Your beliefs about yourself and your life have more power over you than you can possibly imagine. The ideas and values you have held for a long time can block your way toward the life you truly desire. Here are some tips to help identify your unhelpful beliefs and replace them with positive ones.
Examine some common beliefs that may be limiting you in your efforts to live your best life:
- “I may as well give up on my dreams because I’ll never achieve them.” A couple of unhelpful things happen when you think like this. First, you may feel like you don’t deserve the dreams you have and because of this, are sabotaging yourself. Second, you’re likely not doing anything to move closer to living your best life.
- One way to change this belief is to ponder how you might follow your dreams. Make a list of the steps needed to achieve the life you want. Look at them as a flight of steps.

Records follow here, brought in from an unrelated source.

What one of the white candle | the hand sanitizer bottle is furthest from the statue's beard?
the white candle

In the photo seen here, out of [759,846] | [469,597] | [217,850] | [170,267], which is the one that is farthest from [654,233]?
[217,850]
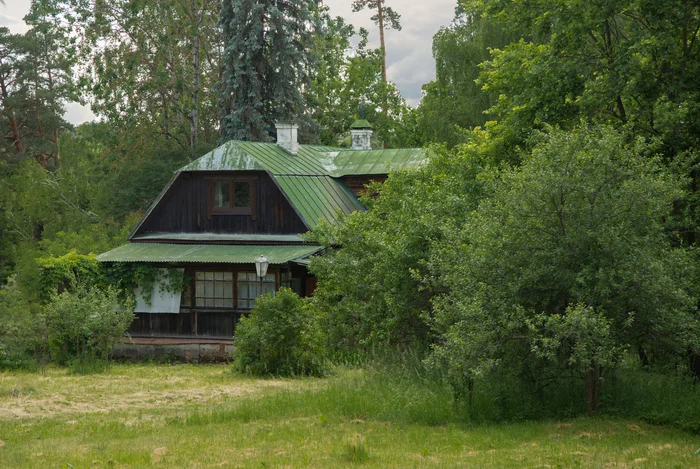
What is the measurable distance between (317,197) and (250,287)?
4.05m

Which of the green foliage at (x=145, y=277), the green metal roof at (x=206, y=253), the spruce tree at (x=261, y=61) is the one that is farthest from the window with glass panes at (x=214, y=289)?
the spruce tree at (x=261, y=61)

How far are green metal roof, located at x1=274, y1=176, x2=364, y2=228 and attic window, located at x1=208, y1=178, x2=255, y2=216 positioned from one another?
1.23 meters

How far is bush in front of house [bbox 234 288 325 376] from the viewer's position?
64.8 feet

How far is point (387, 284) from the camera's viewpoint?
654 inches

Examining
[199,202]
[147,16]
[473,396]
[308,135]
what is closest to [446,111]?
[308,135]

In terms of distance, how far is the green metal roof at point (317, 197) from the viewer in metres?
27.2

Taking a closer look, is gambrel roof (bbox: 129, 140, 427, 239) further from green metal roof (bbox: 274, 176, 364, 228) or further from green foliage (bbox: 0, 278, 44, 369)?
green foliage (bbox: 0, 278, 44, 369)

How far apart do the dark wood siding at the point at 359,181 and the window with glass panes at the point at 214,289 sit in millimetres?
6624

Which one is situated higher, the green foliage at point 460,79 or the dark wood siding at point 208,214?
the green foliage at point 460,79

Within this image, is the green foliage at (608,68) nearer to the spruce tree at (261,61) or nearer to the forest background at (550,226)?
the forest background at (550,226)

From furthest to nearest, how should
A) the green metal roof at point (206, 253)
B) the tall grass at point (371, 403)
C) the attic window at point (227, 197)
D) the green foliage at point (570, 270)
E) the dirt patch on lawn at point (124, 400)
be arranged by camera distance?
the attic window at point (227, 197)
the green metal roof at point (206, 253)
the dirt patch on lawn at point (124, 400)
the tall grass at point (371, 403)
the green foliage at point (570, 270)

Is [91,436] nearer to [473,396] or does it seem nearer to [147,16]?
[473,396]

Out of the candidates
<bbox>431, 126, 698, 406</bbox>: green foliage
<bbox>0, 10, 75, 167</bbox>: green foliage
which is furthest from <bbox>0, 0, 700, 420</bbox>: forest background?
<bbox>0, 10, 75, 167</bbox>: green foliage

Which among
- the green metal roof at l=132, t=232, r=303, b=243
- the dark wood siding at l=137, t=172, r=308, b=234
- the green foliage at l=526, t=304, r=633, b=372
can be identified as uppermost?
the dark wood siding at l=137, t=172, r=308, b=234
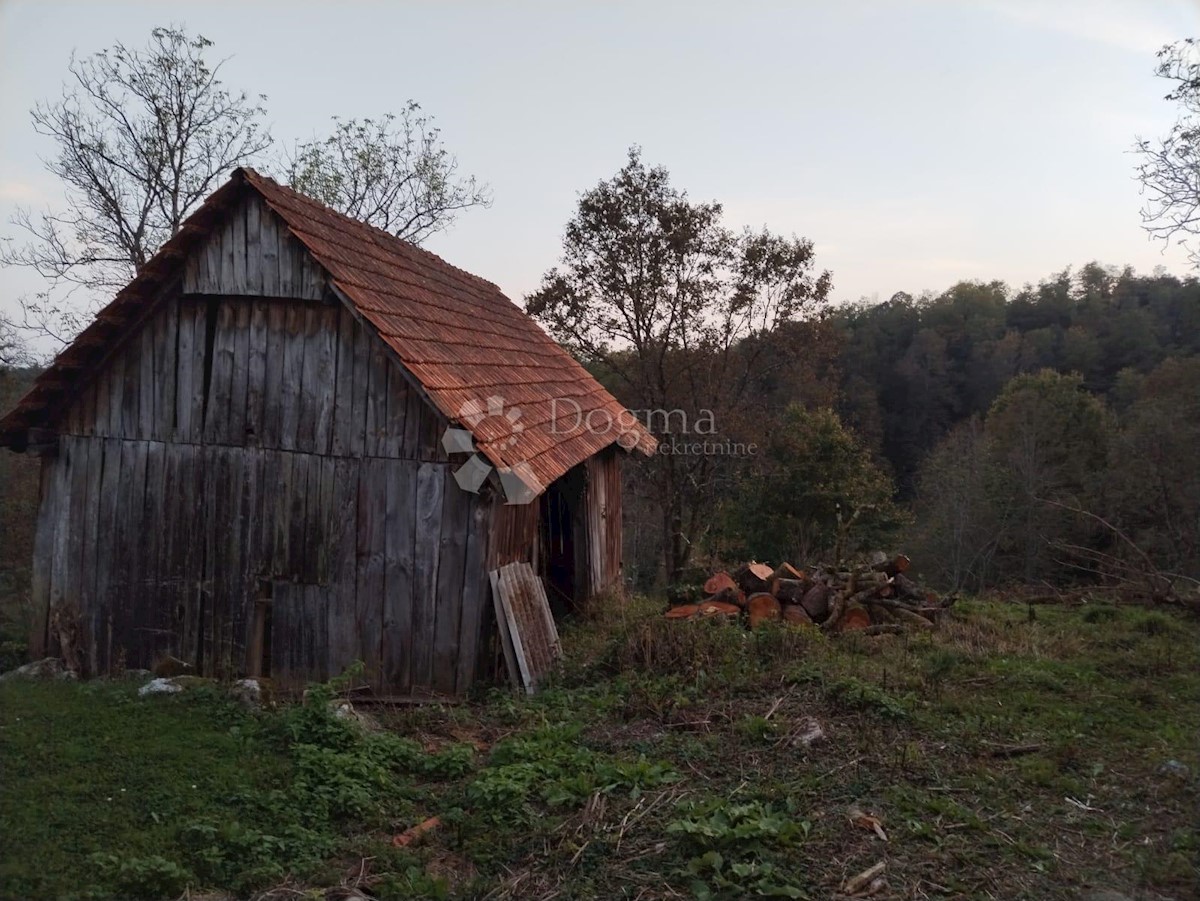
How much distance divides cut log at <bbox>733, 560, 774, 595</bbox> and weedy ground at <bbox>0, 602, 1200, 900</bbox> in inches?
109

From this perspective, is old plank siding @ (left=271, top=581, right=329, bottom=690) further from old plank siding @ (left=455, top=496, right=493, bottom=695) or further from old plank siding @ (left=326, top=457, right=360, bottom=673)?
old plank siding @ (left=455, top=496, right=493, bottom=695)

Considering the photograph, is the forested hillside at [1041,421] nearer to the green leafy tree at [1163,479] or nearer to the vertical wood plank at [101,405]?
the green leafy tree at [1163,479]

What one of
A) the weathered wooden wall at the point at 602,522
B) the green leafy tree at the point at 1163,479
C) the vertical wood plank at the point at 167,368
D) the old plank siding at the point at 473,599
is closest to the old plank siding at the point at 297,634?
the old plank siding at the point at 473,599

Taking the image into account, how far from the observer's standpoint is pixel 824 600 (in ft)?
34.1

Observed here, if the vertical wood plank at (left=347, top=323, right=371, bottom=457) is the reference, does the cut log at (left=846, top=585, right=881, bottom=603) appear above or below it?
below

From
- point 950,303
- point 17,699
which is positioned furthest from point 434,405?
point 950,303

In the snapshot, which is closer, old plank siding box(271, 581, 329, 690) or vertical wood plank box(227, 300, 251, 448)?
old plank siding box(271, 581, 329, 690)

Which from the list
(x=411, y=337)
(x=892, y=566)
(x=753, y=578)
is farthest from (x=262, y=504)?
(x=892, y=566)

Then, begin “climbing” those steps toward your future, one by one.
- Your new belief might sound something like, “I’m following my dreams starting today and will celebrate each step I achieve along the way.”

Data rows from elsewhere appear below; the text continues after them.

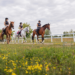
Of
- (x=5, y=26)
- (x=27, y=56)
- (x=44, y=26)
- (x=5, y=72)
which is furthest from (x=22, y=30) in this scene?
(x=5, y=72)

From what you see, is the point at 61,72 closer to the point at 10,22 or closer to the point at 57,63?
the point at 57,63

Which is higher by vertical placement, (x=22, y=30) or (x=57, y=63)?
(x=22, y=30)

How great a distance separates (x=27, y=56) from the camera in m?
4.22

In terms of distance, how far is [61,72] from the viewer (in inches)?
114

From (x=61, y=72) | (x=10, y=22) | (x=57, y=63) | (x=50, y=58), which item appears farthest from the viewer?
(x=10, y=22)

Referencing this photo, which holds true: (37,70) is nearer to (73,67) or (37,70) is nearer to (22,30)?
(73,67)

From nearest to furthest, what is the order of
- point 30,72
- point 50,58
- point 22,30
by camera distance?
point 30,72 < point 50,58 < point 22,30

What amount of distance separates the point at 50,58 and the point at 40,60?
1.50 feet

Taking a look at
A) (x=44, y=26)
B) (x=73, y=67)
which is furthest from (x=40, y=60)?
(x=44, y=26)

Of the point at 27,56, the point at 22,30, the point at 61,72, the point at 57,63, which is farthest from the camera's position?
the point at 22,30

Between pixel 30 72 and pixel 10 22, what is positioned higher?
pixel 10 22

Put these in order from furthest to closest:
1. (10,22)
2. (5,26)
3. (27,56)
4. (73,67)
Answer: (5,26) < (10,22) < (27,56) < (73,67)

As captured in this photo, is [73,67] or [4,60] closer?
[73,67]

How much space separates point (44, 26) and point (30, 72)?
35.5ft
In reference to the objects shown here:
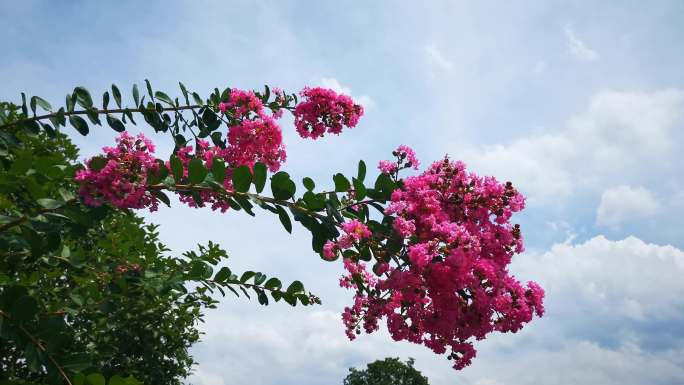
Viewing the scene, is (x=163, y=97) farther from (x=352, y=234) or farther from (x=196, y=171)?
(x=352, y=234)

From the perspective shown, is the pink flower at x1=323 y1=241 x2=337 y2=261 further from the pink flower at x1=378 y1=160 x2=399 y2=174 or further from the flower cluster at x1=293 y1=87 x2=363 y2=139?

- “I don’t have any right to ask for the life I want because I’m scared of rejection.” This belief suggests that you feel less important than others. You see your wants and needs as not relevant to others. Living with this belief means you probably keep your own feelings hidden and just go along to get along with other people. You’re not one to rock the boat then, are you?
- The fact is that your feelings are equally as valuable and important as everyone else’s. Think about changing this belief to, “I am important and the way I feel matters to me. I can and will ask for the things that I want. Others may disagree, and when they do, I can handle that.”
- When you can state you wants or needs honestly and without anger or confrontation, those close to you will probably listen and respond well.
- However, if they respond negatively, remind yourself that you have no control over the feelings or behaviour of others.
- You do have control over your own feelings and actions. Therefore, ask for what you want. Remember that you can listen to others’ responses, but you’re not responsible for how they feel.
- “I’m not going to trust anyone again.” This belief may stem from past experiences when someone you trusted hurt you.
- Maybe, when you were a child, your parents didn’t support you or were hard on you. Or in a previous relationship, you felt betrayed or that your feelings weren’t taken seriously. Whatever happened, now you’re afraid to trust and you’re trying to protect yourself from being hurt again.
- Change this belief by giving yourself permission to trust. If you decide not to trust again, it means you’re limiting your ability to engage in another loving relationship.
- Recognize the positive lessons you experienced from the previous relationship. You’ve grown and your ideas about what you want (and don’t want) are now more clear.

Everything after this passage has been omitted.